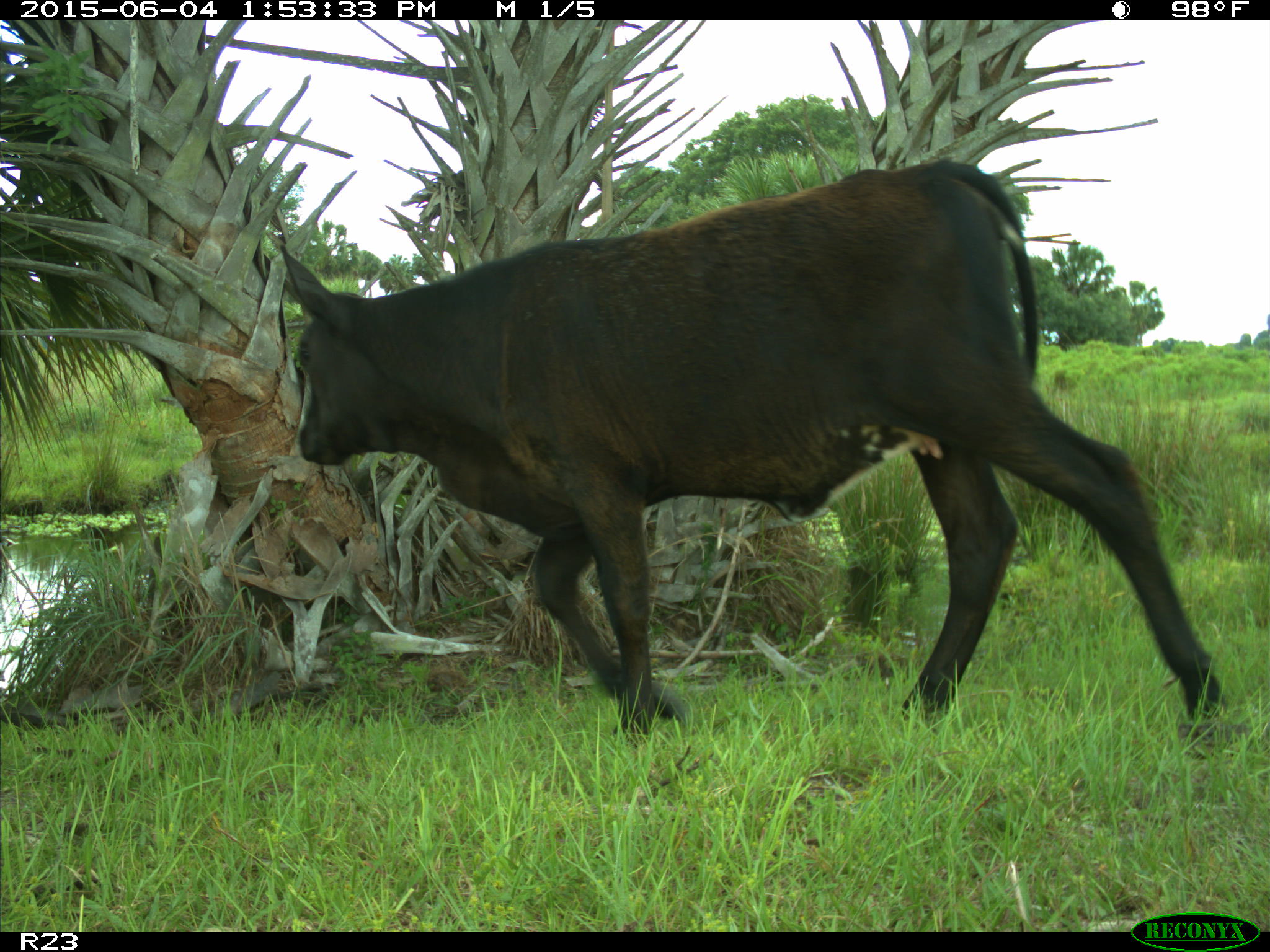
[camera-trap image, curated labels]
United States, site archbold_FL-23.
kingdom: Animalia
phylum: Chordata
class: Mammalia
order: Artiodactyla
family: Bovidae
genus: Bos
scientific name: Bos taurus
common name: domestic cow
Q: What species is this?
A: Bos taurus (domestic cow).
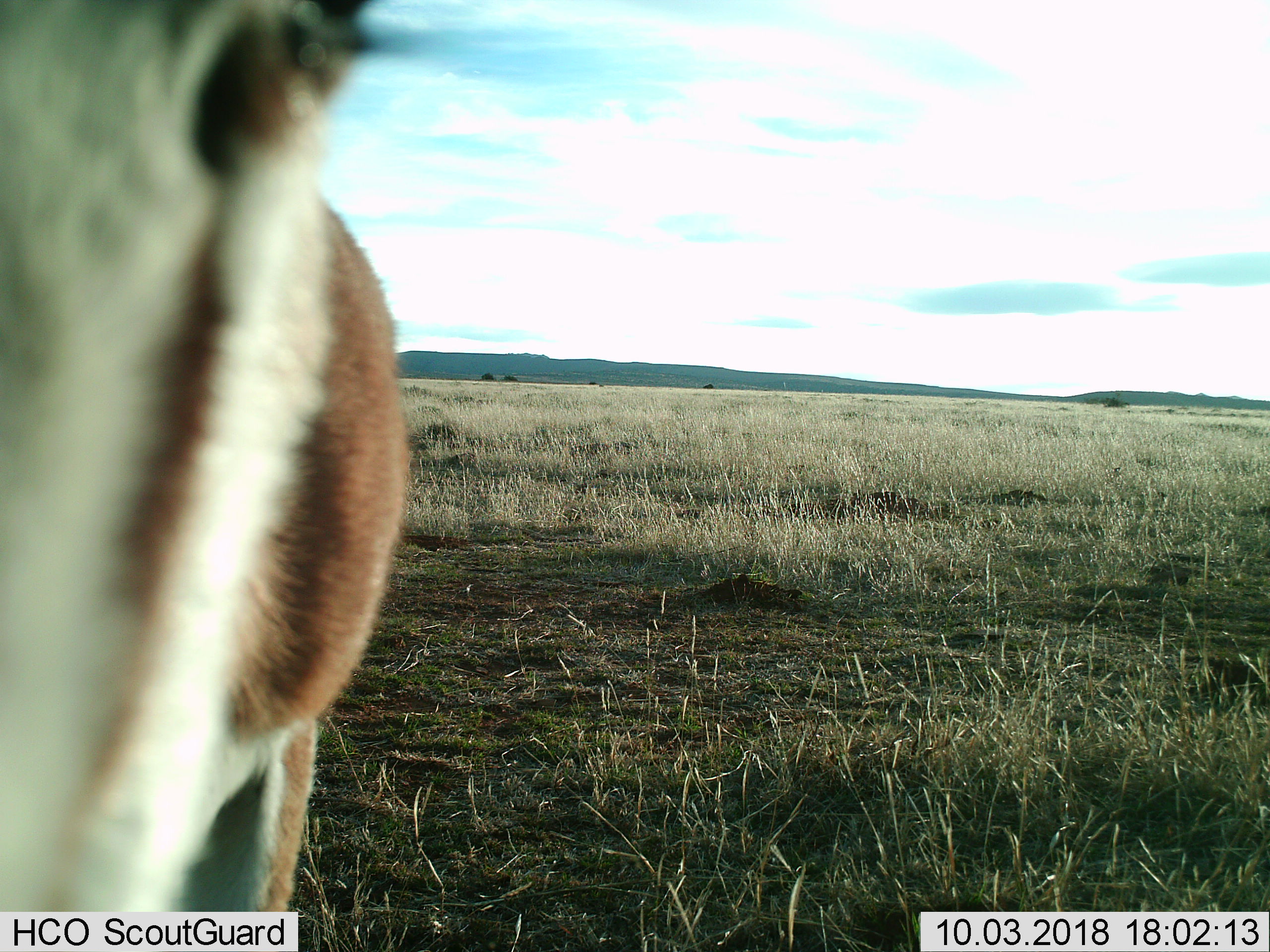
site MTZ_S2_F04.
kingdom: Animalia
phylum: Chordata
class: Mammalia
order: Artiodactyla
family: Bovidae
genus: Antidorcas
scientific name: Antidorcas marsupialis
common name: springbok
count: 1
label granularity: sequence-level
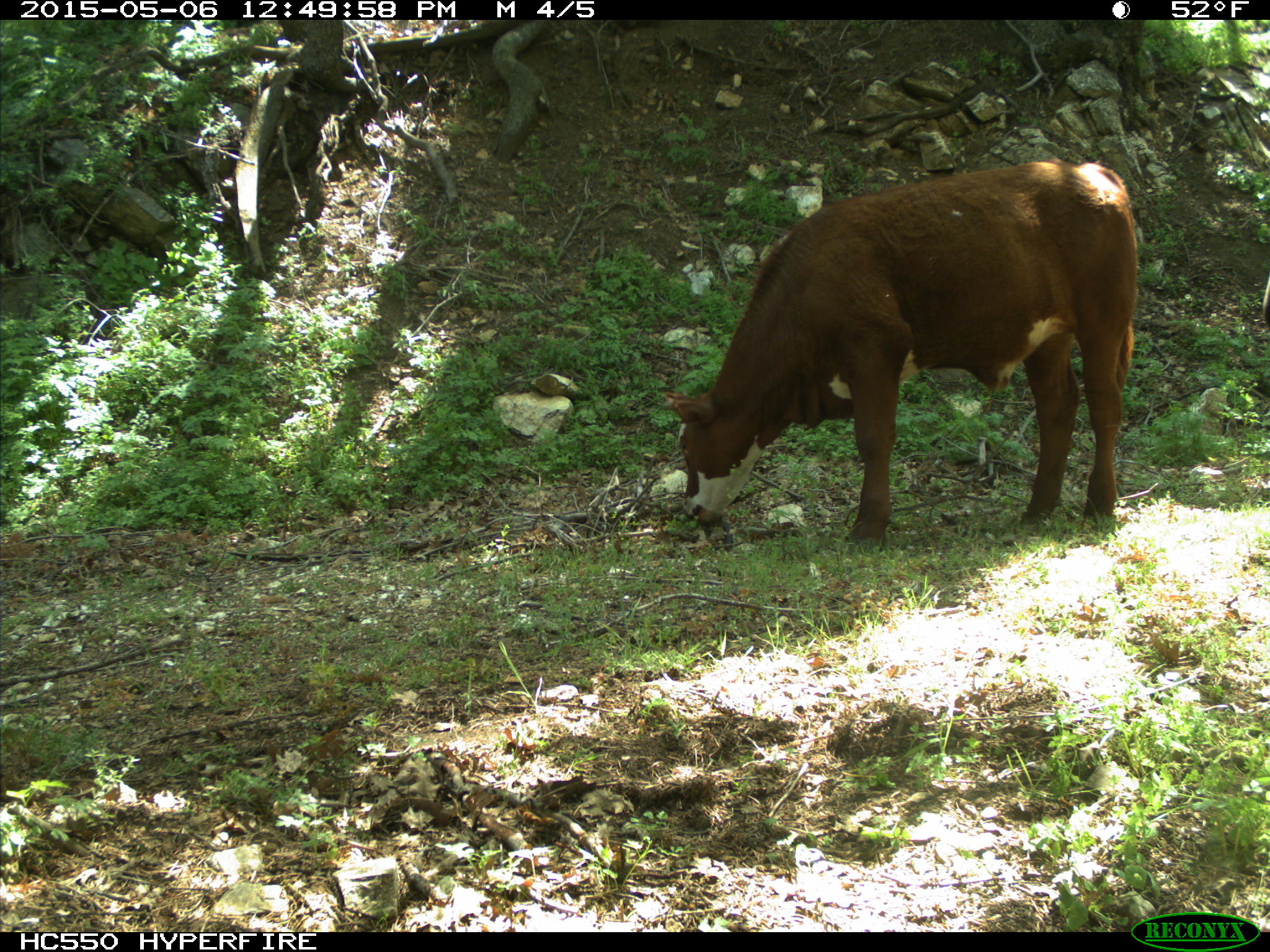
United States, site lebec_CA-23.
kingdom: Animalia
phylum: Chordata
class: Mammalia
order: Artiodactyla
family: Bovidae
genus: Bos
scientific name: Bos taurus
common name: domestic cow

--

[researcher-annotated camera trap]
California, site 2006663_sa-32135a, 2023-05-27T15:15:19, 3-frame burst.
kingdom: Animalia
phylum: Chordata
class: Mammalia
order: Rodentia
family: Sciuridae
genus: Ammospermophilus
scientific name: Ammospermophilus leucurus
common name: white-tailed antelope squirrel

==

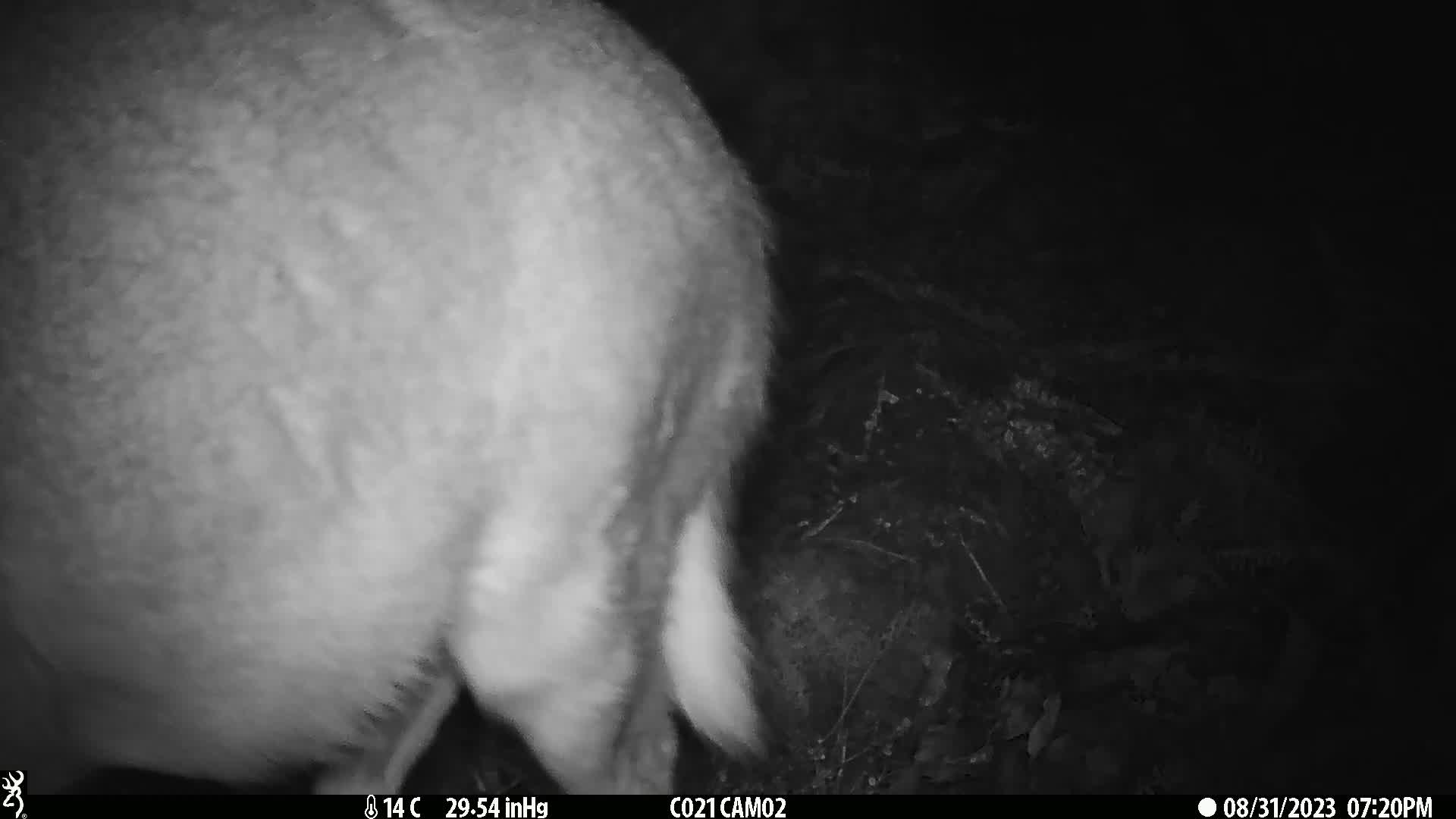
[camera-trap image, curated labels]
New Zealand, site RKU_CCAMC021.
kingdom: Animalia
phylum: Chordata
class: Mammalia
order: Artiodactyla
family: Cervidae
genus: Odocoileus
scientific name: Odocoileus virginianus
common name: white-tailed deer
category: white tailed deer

TO DO — Every line containing the word "site" must be copied from the material above.

SOLUTION TO THE EXERCISE —
United States, site archbold_FL-23.
site MTZ_S2_F04.
United States, site lebec_CA-23.
California, site 2006663_sa-32135a, 2023-05-27T15:15:19, 3-frame burst.
New Zealand, site RKU_CCAMC021.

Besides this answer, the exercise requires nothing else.